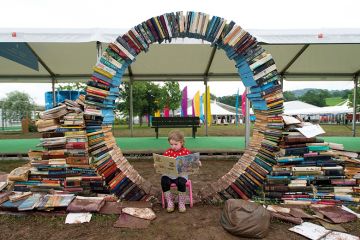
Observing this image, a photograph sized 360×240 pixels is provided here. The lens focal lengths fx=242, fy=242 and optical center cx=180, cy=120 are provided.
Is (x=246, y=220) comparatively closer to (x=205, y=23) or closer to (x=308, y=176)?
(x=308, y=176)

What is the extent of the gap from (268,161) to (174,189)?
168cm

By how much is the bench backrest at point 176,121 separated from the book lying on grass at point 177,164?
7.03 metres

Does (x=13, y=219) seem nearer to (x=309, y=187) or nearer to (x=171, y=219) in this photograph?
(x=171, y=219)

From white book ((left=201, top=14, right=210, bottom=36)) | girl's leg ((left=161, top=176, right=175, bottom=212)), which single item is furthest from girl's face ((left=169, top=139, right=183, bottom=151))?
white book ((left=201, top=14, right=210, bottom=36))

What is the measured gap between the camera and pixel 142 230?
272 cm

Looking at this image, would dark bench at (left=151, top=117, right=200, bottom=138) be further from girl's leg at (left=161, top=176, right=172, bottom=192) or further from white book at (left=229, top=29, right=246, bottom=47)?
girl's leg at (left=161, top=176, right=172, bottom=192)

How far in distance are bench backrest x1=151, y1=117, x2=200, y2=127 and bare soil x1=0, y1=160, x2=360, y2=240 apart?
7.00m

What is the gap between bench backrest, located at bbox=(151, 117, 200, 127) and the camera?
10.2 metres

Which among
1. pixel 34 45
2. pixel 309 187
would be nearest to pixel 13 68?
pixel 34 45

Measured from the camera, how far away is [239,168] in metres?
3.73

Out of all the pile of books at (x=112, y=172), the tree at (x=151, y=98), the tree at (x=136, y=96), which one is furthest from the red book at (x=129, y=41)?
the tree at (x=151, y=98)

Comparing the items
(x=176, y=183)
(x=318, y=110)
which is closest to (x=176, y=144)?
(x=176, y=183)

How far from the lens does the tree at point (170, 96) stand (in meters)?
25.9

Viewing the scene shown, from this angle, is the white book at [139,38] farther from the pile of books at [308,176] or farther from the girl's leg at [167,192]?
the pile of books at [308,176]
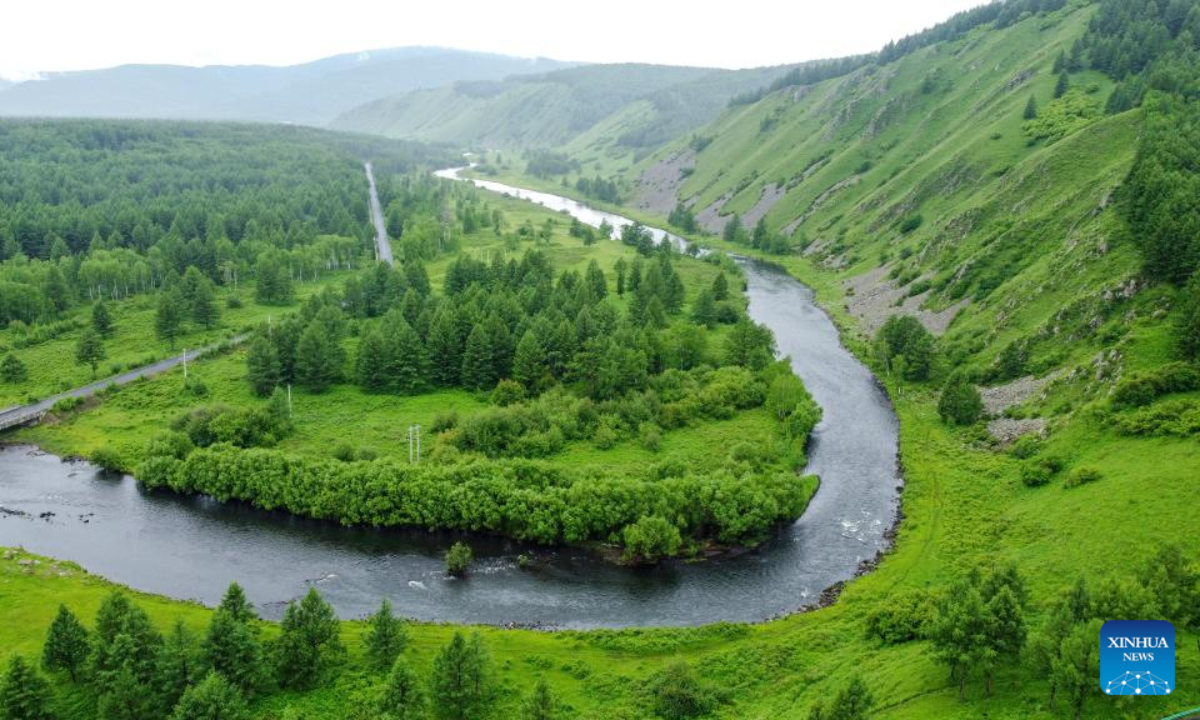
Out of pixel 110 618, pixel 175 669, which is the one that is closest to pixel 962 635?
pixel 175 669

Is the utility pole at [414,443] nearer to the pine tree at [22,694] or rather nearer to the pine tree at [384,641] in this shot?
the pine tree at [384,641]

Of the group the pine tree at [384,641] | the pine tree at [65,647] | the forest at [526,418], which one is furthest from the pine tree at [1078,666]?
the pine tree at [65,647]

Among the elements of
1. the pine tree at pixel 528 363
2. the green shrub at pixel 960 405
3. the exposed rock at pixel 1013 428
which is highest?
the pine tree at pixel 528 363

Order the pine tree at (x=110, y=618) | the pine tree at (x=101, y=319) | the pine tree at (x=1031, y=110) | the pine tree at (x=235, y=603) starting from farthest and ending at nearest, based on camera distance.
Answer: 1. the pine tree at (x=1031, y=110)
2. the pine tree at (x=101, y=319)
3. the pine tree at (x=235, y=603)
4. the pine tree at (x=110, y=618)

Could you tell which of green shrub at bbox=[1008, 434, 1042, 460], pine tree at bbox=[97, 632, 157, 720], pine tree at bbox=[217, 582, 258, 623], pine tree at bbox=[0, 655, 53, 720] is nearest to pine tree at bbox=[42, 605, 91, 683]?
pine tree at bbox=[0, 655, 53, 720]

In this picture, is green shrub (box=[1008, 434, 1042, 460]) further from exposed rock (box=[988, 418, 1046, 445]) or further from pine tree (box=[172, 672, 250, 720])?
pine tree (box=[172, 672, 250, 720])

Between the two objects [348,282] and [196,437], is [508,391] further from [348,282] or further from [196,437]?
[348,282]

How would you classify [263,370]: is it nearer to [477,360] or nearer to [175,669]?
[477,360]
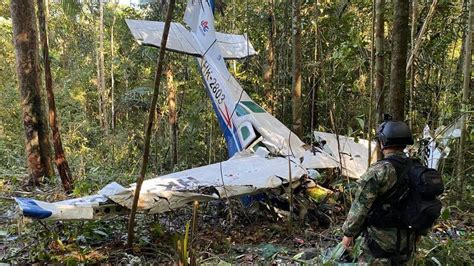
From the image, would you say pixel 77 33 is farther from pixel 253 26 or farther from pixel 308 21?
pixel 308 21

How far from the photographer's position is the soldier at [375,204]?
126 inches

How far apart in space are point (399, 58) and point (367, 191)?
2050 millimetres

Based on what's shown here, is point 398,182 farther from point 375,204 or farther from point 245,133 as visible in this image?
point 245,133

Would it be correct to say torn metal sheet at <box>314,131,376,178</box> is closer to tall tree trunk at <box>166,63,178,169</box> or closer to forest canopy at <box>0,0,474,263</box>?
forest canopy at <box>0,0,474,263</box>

++++++

Copy all of the records above word for word, leaving out the pictures.

Observing this image, a photograph sized 360×240 pixels is provided here. The lens focal lengths fx=242, fy=242 and optical center cx=180, cy=120 are provided.
Is (x=246, y=220) comparatively closer to (x=205, y=23) or closer to (x=308, y=176)?
(x=308, y=176)

What is the extent of the gap from (268,161) to (174,189)?
168cm

By how much is the bench backrest at point 176,121 separated from the book lying on grass at point 177,164?
7.03 metres

Does (x=13, y=219) seem nearer to (x=309, y=187) or nearer to (x=171, y=219) in this photograph?
(x=171, y=219)

From white book ((left=201, top=14, right=210, bottom=36)) | girl's leg ((left=161, top=176, right=175, bottom=212)), which single item is furthest from girl's face ((left=169, top=139, right=183, bottom=151))?
white book ((left=201, top=14, right=210, bottom=36))

What is the measured gap between the camera and pixel 142 230?
272 cm

Looking at this image, would dark bench at (left=151, top=117, right=200, bottom=138) be further from girl's leg at (left=161, top=176, right=172, bottom=192) or further from white book at (left=229, top=29, right=246, bottom=47)?
girl's leg at (left=161, top=176, right=172, bottom=192)

How far in distance are bench backrest x1=151, y1=117, x2=200, y2=127 and bare soil x1=0, y1=160, x2=360, y2=240 apart?
7.00m

What is the gap between bench backrest, located at bbox=(151, 117, 200, 127) and the camera?
10.2 metres

Which among
1. pixel 34 45
2. pixel 309 187
would be nearest to pixel 13 68?
pixel 34 45

Measured from the camera, how far away is [239,168] in metres?
3.73

Out of all the pile of books at (x=112, y=172), the tree at (x=151, y=98), the tree at (x=136, y=96), which one is furthest from the red book at (x=129, y=41)?
the tree at (x=151, y=98)

Comparing the items
(x=176, y=183)
(x=318, y=110)
which is closest to (x=176, y=144)?
(x=176, y=183)

How far from the lens does the tree at point (170, 96) stand (in meters)?
25.9

Viewing the scene shown, from this angle, is the white book at [139,38] farther from the pile of books at [308,176] or farther from the girl's leg at [167,192]?
the pile of books at [308,176]
Out of pixel 110 618, pixel 175 669, which is the one that is closest to pixel 962 635?
pixel 175 669

Is the utility pole at [414,443] nearer to the pine tree at [22,694] or rather nearer to the pine tree at [384,641] in this shot?
the pine tree at [384,641]

Of the group the pine tree at [384,641] | the pine tree at [65,647] | the forest at [526,418], which one is furthest from the pine tree at [1078,666]?
the pine tree at [65,647]

Among the elements of
1. the pine tree at pixel 528 363
2. the green shrub at pixel 960 405
3. the exposed rock at pixel 1013 428
which is highest?
the pine tree at pixel 528 363

Order the pine tree at (x=110, y=618) | the pine tree at (x=101, y=319) | the pine tree at (x=1031, y=110) | the pine tree at (x=235, y=603) starting from farthest and ending at nearest, based on camera distance.
Answer: 1. the pine tree at (x=1031, y=110)
2. the pine tree at (x=101, y=319)
3. the pine tree at (x=235, y=603)
4. the pine tree at (x=110, y=618)

Could you tell which of green shrub at bbox=[1008, 434, 1042, 460], pine tree at bbox=[97, 632, 157, 720], pine tree at bbox=[217, 582, 258, 623], pine tree at bbox=[0, 655, 53, 720] is nearest to pine tree at bbox=[42, 605, 91, 683]?
pine tree at bbox=[0, 655, 53, 720]

In this picture, is green shrub (box=[1008, 434, 1042, 460]) further from exposed rock (box=[988, 418, 1046, 445]) or further from pine tree (box=[172, 672, 250, 720])?
pine tree (box=[172, 672, 250, 720])

Between the two objects [348,282] and [196,437], is [508,391] further from [348,282] or further from [196,437]?
[348,282]

How would you classify [263,370]: is it nearer to [477,360] or nearer to [175,669]?
[477,360]
From the image, would you say pixel 77 33 is farther from pixel 253 26 or farther from pixel 308 21?
pixel 308 21

How far from the photographer's position is the soldier at [375,204]?
126 inches

How far apart in space are point (399, 58) and point (367, 191)?
2050 millimetres

Based on what's shown here, is point 398,182 farther from point 375,204 or farther from point 245,133 as visible in this image?
point 245,133

Would it be correct to say torn metal sheet at <box>314,131,376,178</box> is closer to tall tree trunk at <box>166,63,178,169</box> or closer to forest canopy at <box>0,0,474,263</box>?
forest canopy at <box>0,0,474,263</box>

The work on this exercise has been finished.